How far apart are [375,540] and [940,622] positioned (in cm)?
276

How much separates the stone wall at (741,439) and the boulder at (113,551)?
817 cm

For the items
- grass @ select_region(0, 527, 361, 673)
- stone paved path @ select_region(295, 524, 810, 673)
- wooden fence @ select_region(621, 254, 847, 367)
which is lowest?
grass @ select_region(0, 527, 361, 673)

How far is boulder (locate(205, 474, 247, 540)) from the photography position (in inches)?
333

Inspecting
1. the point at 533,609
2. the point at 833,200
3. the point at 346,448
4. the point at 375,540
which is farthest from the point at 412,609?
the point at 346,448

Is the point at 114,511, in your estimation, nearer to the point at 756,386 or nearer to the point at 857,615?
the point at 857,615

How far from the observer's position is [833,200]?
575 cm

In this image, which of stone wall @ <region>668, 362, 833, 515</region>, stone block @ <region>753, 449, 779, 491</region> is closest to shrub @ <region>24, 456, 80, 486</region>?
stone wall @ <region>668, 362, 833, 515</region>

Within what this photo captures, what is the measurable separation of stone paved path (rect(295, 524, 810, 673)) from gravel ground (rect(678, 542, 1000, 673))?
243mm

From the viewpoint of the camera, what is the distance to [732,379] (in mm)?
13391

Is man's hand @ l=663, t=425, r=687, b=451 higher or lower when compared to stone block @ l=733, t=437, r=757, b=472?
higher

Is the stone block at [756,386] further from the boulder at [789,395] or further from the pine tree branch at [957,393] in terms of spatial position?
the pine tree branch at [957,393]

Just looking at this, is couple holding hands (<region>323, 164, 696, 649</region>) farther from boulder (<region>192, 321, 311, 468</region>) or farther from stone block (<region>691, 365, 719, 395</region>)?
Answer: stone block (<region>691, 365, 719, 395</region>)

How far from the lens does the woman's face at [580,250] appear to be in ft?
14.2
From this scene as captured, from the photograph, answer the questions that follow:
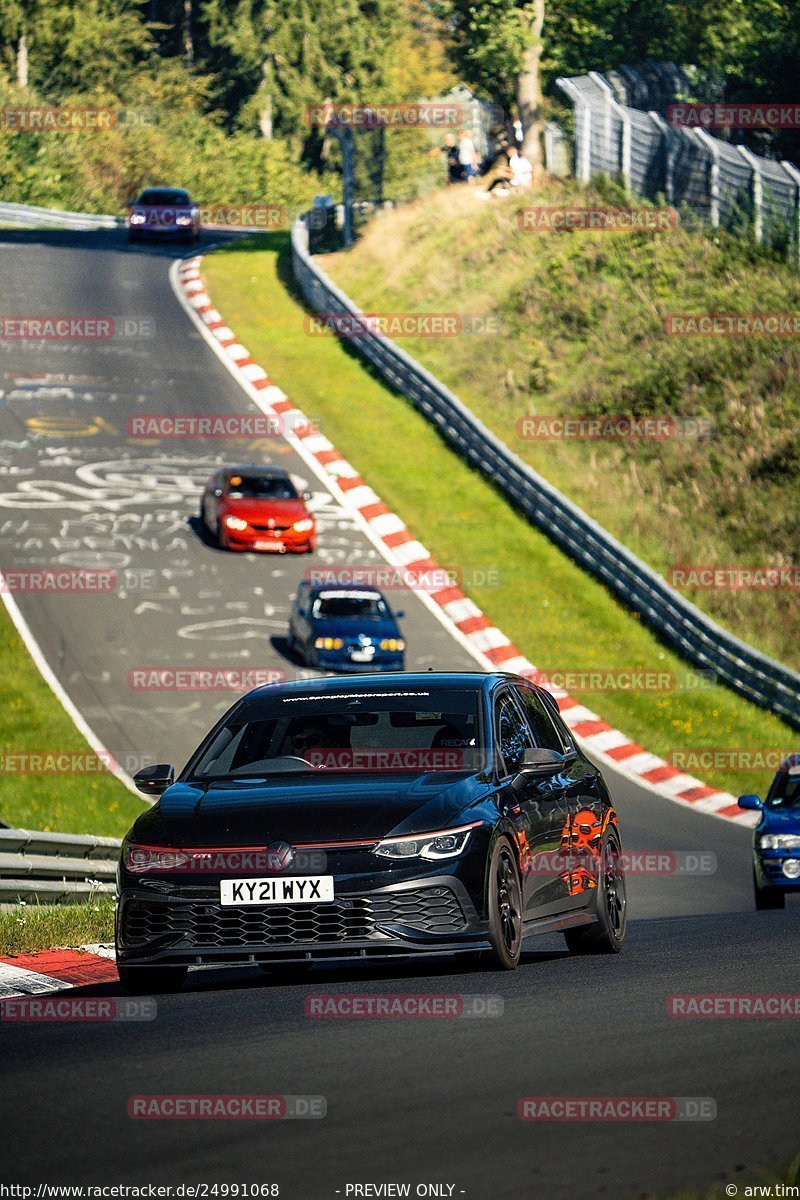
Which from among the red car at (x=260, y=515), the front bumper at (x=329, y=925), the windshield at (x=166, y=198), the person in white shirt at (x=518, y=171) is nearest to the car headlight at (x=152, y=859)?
the front bumper at (x=329, y=925)

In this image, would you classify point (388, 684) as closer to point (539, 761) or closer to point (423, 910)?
point (539, 761)

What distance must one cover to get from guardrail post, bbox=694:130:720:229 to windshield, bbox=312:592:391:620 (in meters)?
20.5

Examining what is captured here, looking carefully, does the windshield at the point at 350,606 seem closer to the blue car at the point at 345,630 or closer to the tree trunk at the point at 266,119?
the blue car at the point at 345,630

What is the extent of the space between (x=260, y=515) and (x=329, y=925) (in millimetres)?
21870

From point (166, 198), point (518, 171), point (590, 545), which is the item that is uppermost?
point (518, 171)

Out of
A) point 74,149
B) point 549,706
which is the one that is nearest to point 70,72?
point 74,149

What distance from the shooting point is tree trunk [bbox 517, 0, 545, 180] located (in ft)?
168

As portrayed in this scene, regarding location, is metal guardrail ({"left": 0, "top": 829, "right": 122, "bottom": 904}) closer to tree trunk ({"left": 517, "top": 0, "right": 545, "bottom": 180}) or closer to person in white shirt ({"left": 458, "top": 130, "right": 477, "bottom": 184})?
person in white shirt ({"left": 458, "top": 130, "right": 477, "bottom": 184})

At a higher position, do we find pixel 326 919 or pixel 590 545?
pixel 326 919

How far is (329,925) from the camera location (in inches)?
343

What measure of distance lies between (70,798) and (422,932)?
12929 mm

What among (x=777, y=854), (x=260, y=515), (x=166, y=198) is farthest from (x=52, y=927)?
(x=166, y=198)

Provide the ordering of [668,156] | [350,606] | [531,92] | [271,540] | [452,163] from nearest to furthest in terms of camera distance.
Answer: [350,606] < [271,540] < [668,156] < [452,163] < [531,92]

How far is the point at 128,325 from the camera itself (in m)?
44.4
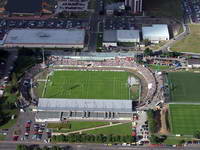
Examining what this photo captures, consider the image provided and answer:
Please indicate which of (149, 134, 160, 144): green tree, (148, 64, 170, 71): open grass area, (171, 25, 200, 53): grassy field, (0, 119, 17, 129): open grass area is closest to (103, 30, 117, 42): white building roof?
(148, 64, 170, 71): open grass area

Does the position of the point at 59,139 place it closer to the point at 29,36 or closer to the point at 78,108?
the point at 78,108

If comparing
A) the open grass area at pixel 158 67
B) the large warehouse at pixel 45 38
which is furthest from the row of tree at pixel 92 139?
the large warehouse at pixel 45 38

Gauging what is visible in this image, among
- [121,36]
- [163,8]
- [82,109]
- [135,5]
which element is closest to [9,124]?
[82,109]

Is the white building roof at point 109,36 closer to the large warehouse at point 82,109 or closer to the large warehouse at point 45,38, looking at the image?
the large warehouse at point 45,38

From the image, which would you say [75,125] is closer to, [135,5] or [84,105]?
[84,105]

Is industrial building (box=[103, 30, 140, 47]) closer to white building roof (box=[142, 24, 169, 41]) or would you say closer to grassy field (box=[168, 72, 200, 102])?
white building roof (box=[142, 24, 169, 41])

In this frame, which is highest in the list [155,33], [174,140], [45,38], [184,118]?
[155,33]

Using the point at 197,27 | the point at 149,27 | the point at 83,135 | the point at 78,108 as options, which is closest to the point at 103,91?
the point at 78,108
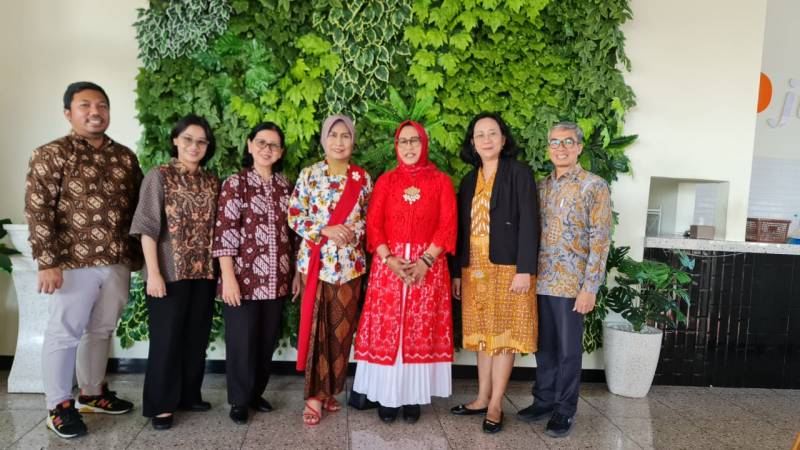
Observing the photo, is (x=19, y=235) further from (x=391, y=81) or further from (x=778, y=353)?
(x=778, y=353)

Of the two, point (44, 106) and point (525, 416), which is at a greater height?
point (44, 106)

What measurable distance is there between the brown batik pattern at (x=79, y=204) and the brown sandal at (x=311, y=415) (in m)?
1.17

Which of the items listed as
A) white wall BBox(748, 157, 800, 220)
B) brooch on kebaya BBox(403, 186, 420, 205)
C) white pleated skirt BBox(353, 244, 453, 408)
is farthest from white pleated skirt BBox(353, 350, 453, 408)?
white wall BBox(748, 157, 800, 220)

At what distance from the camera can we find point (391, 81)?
3.13 m

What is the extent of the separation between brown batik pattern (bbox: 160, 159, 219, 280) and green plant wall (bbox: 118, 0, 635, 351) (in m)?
0.72

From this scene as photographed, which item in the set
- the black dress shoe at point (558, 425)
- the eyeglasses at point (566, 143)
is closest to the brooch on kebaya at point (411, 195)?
the eyeglasses at point (566, 143)

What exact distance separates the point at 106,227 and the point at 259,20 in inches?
61.6

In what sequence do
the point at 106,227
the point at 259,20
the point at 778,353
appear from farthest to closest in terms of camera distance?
the point at 778,353, the point at 259,20, the point at 106,227

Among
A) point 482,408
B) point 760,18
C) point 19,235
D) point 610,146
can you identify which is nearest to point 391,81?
point 610,146

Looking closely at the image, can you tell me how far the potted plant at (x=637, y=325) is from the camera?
3021mm

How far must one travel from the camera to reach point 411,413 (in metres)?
2.50

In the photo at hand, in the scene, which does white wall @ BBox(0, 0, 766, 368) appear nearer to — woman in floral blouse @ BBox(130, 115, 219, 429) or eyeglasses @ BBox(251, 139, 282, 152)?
woman in floral blouse @ BBox(130, 115, 219, 429)

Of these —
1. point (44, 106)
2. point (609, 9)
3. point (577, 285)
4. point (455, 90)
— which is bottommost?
point (577, 285)

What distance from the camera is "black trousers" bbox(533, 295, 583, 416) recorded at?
94.2 inches
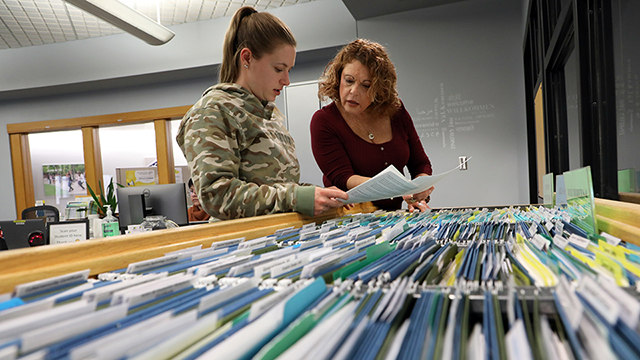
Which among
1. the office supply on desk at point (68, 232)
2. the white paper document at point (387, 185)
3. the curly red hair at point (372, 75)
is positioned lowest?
the office supply on desk at point (68, 232)

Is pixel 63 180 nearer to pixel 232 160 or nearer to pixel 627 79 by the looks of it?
pixel 232 160

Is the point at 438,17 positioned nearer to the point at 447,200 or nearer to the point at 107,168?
the point at 447,200

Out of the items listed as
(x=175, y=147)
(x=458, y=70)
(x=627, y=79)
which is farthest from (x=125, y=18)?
(x=627, y=79)

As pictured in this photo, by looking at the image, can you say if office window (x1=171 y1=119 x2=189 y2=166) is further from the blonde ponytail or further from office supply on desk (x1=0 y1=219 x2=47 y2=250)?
the blonde ponytail

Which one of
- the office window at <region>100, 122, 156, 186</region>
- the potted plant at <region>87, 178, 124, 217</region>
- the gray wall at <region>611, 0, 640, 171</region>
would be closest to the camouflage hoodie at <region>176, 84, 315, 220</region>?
the gray wall at <region>611, 0, 640, 171</region>

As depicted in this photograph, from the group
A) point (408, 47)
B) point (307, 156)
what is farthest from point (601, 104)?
point (307, 156)

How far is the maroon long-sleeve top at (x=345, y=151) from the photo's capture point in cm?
151

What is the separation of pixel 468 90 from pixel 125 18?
3.07 m

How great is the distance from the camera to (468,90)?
3.61 metres

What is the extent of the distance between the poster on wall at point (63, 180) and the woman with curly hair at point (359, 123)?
5637 millimetres

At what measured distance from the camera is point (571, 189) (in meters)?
0.69

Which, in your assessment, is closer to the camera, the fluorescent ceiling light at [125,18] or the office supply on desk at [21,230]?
the office supply on desk at [21,230]

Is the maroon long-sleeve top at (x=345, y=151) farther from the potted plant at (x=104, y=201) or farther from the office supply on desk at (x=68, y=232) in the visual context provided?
the potted plant at (x=104, y=201)

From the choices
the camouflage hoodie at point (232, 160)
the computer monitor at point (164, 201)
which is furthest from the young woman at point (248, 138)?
the computer monitor at point (164, 201)
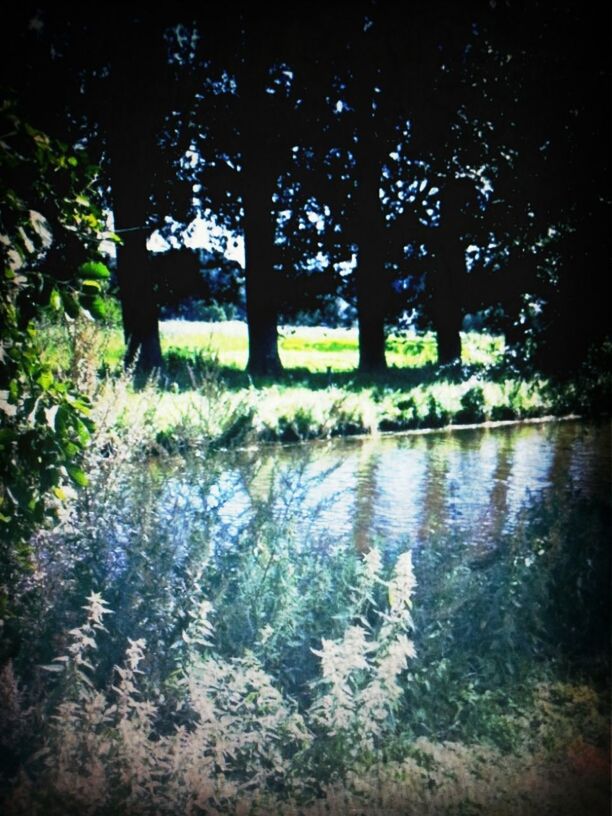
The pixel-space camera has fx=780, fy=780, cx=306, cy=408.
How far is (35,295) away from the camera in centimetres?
289

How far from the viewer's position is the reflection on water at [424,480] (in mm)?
5432

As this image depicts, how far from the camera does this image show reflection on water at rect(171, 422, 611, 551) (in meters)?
5.43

» **TASK BRIEF**: Count the lines above that contain the string "bumper", with case mattering, and reply with only that number.

» **RESPONSE TO THIS EXERCISE**: 2